It’s too easy to let that feedback become part of our self-image, personally or even as an organization. That’s a huge mistake, because often, feedback/criticism/stereotyping is just one glimpse into the fabric of who/what you are. It’s just an opinion.
One of my friends works at Zynga, the social gaming company that makes Farmville and a host of other games. They are under attack by stock market analysts and shareholders (down a third today!). He’s succumbing to the noise and beginning to question Zynga’s brand definitions: Fun, easy, engaging, social, high quality. He’s beginning to see the company as the leader of the ‘bubble-bust’. That will knock his lights out as a leader. The stock market reacts to, and does not predict a company’s destiny.
Another friend of mine, from my days at Yahoo, is going through something similar. In her annual review, her manager told her she was too nice and too compassionate to run a group or manage a P&L. She’s accpepted “weak” as a dimension to her professional brand. From now on, she’ll feel like she’s failing a little bit each time she is kind, empathetic or forgiving at work. Her inner dialogue will say, “you are successful despite your compassion.” That’s a terrible way for her to work, and over time, she’ll likely redefine herself as “tough but fair.” We have way too many of those grizzled types at work!

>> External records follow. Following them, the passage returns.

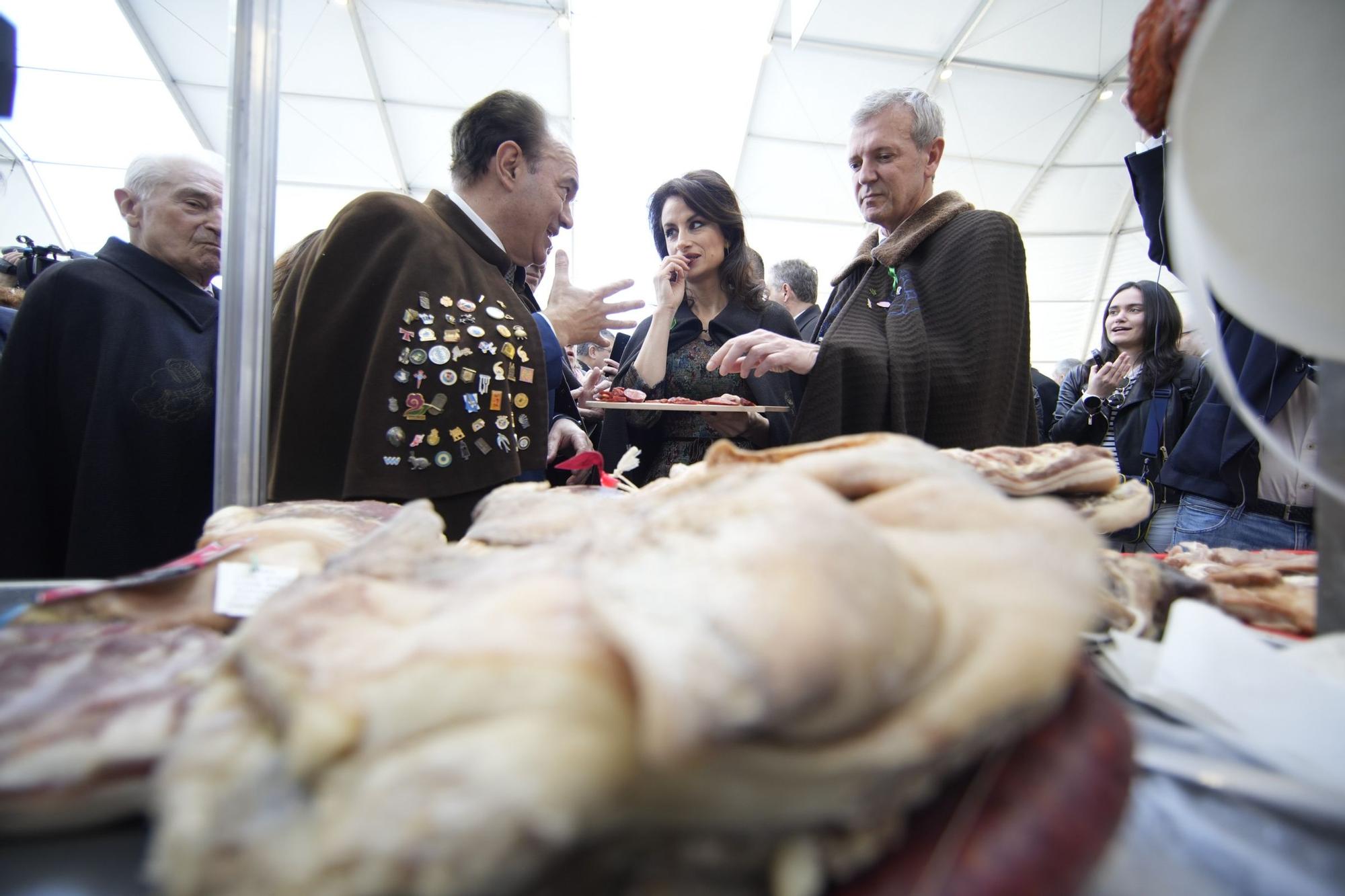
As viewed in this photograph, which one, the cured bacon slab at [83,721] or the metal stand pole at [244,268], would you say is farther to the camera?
the metal stand pole at [244,268]

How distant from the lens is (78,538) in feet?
5.21

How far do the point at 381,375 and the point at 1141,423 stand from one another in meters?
2.92

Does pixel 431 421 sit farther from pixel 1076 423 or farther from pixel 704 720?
pixel 1076 423

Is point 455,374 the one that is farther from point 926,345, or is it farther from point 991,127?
point 991,127

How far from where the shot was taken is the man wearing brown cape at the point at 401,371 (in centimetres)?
142

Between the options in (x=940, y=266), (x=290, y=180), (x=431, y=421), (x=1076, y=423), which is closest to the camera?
(x=431, y=421)

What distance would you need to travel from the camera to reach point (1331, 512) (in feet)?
2.04

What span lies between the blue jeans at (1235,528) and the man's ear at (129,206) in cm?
356

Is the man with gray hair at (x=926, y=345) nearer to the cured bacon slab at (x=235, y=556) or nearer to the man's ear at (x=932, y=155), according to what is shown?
the man's ear at (x=932, y=155)

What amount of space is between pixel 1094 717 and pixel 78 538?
7.13 feet

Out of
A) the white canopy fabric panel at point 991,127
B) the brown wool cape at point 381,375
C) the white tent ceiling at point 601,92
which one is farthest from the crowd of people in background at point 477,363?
the white canopy fabric panel at point 991,127

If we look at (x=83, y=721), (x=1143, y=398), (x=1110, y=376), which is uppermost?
(x=1110, y=376)

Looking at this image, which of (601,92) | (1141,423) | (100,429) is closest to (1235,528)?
(1141,423)

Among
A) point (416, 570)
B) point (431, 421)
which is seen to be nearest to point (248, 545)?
point (416, 570)
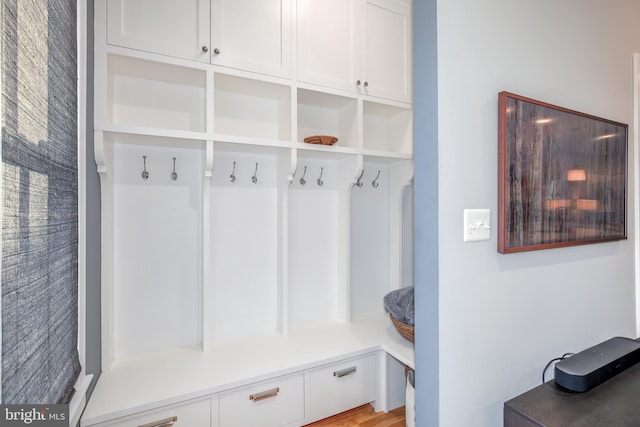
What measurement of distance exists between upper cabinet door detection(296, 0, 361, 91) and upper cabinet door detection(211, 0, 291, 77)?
0.28ft

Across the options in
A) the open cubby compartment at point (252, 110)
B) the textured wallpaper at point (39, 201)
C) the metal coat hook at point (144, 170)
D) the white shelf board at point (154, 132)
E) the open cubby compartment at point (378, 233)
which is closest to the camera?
the textured wallpaper at point (39, 201)

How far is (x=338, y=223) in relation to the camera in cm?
203

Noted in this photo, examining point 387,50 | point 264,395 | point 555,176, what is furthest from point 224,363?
point 387,50

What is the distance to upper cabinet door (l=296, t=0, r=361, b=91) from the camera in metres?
1.65

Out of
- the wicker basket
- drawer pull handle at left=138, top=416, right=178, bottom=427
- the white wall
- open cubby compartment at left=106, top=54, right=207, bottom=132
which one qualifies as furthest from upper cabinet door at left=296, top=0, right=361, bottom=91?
drawer pull handle at left=138, top=416, right=178, bottom=427

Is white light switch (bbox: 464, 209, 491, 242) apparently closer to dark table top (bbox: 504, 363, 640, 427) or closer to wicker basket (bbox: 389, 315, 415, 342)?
dark table top (bbox: 504, 363, 640, 427)

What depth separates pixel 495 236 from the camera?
3.62 feet

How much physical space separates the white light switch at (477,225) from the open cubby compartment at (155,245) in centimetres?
128

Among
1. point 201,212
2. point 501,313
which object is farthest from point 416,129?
point 201,212

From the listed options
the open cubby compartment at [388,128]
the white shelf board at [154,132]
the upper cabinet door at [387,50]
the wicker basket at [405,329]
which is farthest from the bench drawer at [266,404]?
the upper cabinet door at [387,50]

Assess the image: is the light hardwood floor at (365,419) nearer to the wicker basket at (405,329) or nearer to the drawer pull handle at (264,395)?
the drawer pull handle at (264,395)

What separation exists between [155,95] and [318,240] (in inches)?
46.6

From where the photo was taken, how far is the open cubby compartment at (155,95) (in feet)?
4.74

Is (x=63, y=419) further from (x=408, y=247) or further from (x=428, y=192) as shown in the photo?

Are you letting other’s feedback define you? In my latest book, Today We Are Rich, I offered up a solution for this, passed down by my grandmother (watch: The Nut and Shell Technique). I’ve always valued feedback, even when it’s negative. It tells me something I need to know about the messenger, or in some cases, me. But I never empower others to steal my director’s chair, and it’s this steadfast claim to my own image that gives me a sense of integrity.